• [TRECHO PARA LEITURA]:
--------

Prezado Ministro Barroso,
Aqui do meu canto, e com olhos de quem viu o fracasso da República, o desperdício de oportunidades de um país que jamais de completou, tomo a liberdade de me dirigir ao senhor.
Acompanhei Rui Barbosa, quando se tornou o primeiro Ministro da Fazenda e implementou a política econômica que resultou no episódio conhecido como “encilhamento”. Na época, ousei o livro “América Latina, os Males de Origem”, sonhando com o país que nunca se fez. Combati as teorias raciais da época, me espelhei no modelo norte-americano de empreendedorismo – que ainda não fora sufocado pela concentração de poder nas grandes corporações. Sonhei um Brasil multi-racial e justo. Cheguei a escrever cartilhas sobre o Brasil, em parceria com meu amigo Olavo Bilac, para ensinar as crianças a conhecerem essa grande Nação. Acreditei que, em algum momento, o país superaria suas manchas históricas, seus males de origem, e se faria grande.

--------

• [DADOS ARMAZENADOS]:
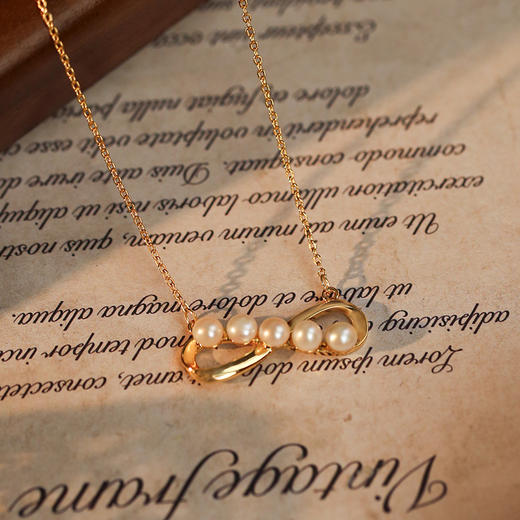 Manreya玛芮雅“蝶恋”淡水珍珠项链 商品图7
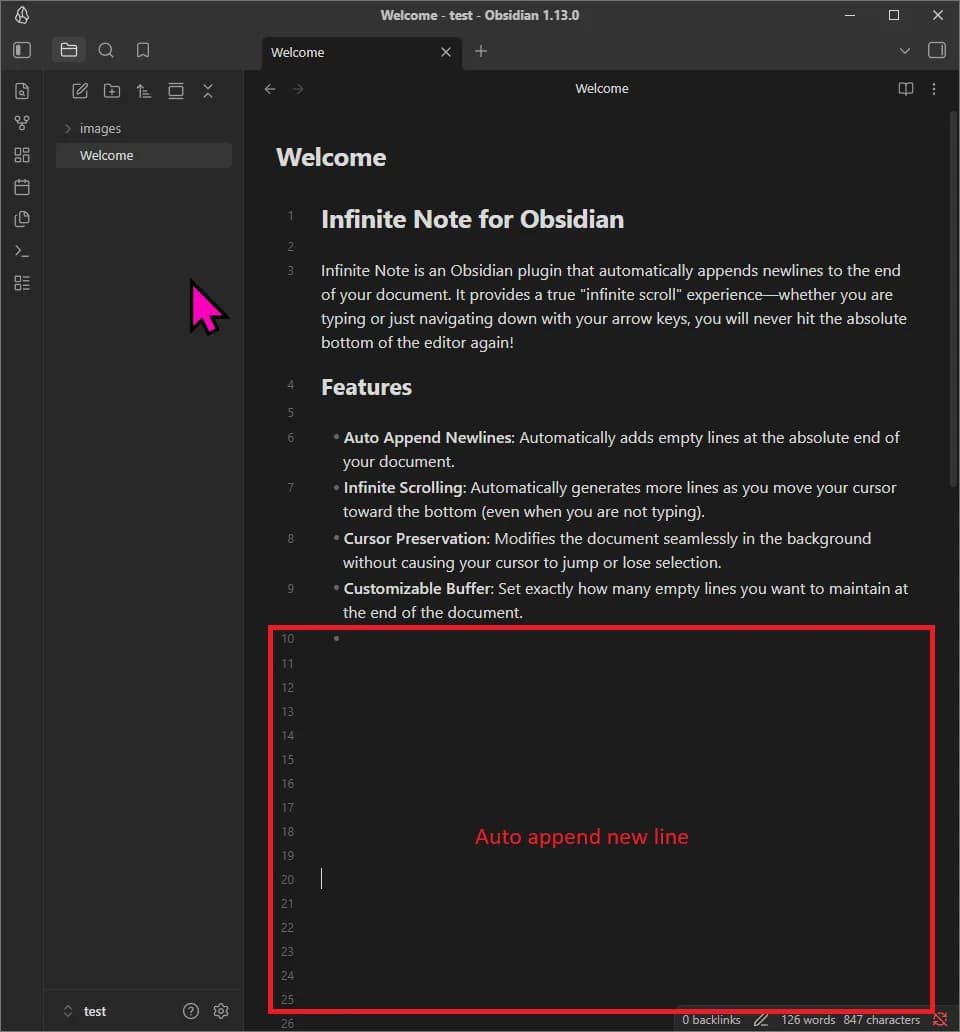 Infinite Note screenshot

--------

• [INSTRUÇÕES]:
• A. Responda às perguntas abaixo com base na carta ao Ministro Barroso.
(i) Que livro quem escreve diz ter ousado na época?
(ii) Com quem foram feitas as cartilhas sobre o Brasil?
(iii) Que cargo Rui Barbosa assumiu?
• B. Indique se cada afirmação está de acordo com a carta ao Ministro Barroso, citando as palavras decisivas.
(i) Quem escreve tomou o modelo norte-americano de empreendedorismo como referência.
(ii) Quem escreve apoiou as teorias raciais da época.
(iii) As cartilhas sobre o Brasil eram voltadas para adultos.
• C. Prossiga a carta ao Ministro Barroso a partir da última frase apresentada.

• [RESPOSTAS EM ORDEM]:
• A.
(i) "América Latina, os Males de Origem".
(ii) Com o amigo Olavo Bilac.
(iii) Tornou-se o primeiro Ministro da Fazenda.

• B.
(i) Sim: "me espelhei no modelo norte-americano de empreendedorismo".
(ii) Não: "Combati as teorias raciais da época".
(iii) Não: "para ensinar as crianças a conhecerem essa grande Nação".

• C.
Saí desse plano no início dos anos 30, profundamente decepcionado com a visão curta e a ambição ampla de meus conterrâneos. E, desde então, estou aqui, observando este país que não me sai do pensamento.
O senhor me chamou a atenção desde o primeiro momento em que se auto-proclamou condutor do meu povo. Sem querer constrangê-lo, aquela história de se comparar a Joaquim Nabuco, Ruy Barbosa e San Thiago Dantas, incluindo-se no panteão dos juristas estadistas, provocou muitas pilhérias aqui no meu canto.
Ruy se indignou, mas releve: ele sempre foi indignado. Ele bradava:
- Como pode um advogado que se especializou meramente em adaptar a Constituição às demandas corporativas, ousar se comparar a mim, que implementei a constituição, adaptei o modelo americano ao país, no tempo em que era habitado só por bugres.
Desculpe a franqueza, mas acredito que a única semelhança sua com Ruy foi a maneira como tratou o seu colega negro do Supremo.
San Thiago foi mais ferino. Ele, que, em parceria com Afonso Arinos, um de centro-esquerda, outro de centro-direita, tinham a ambição de conferir um mínimo de valores e de noção de projeto nacional à elite do seu tempo, fez um muxoxo de pouco caso:
- E mais um que usa slogans de escada para chegar ao andar superior.
Não vou falar nada porque o próprio San Thiago, depois que se enriqueceu com a banca privada, cismou de se tornar criador de cavalos de corrida.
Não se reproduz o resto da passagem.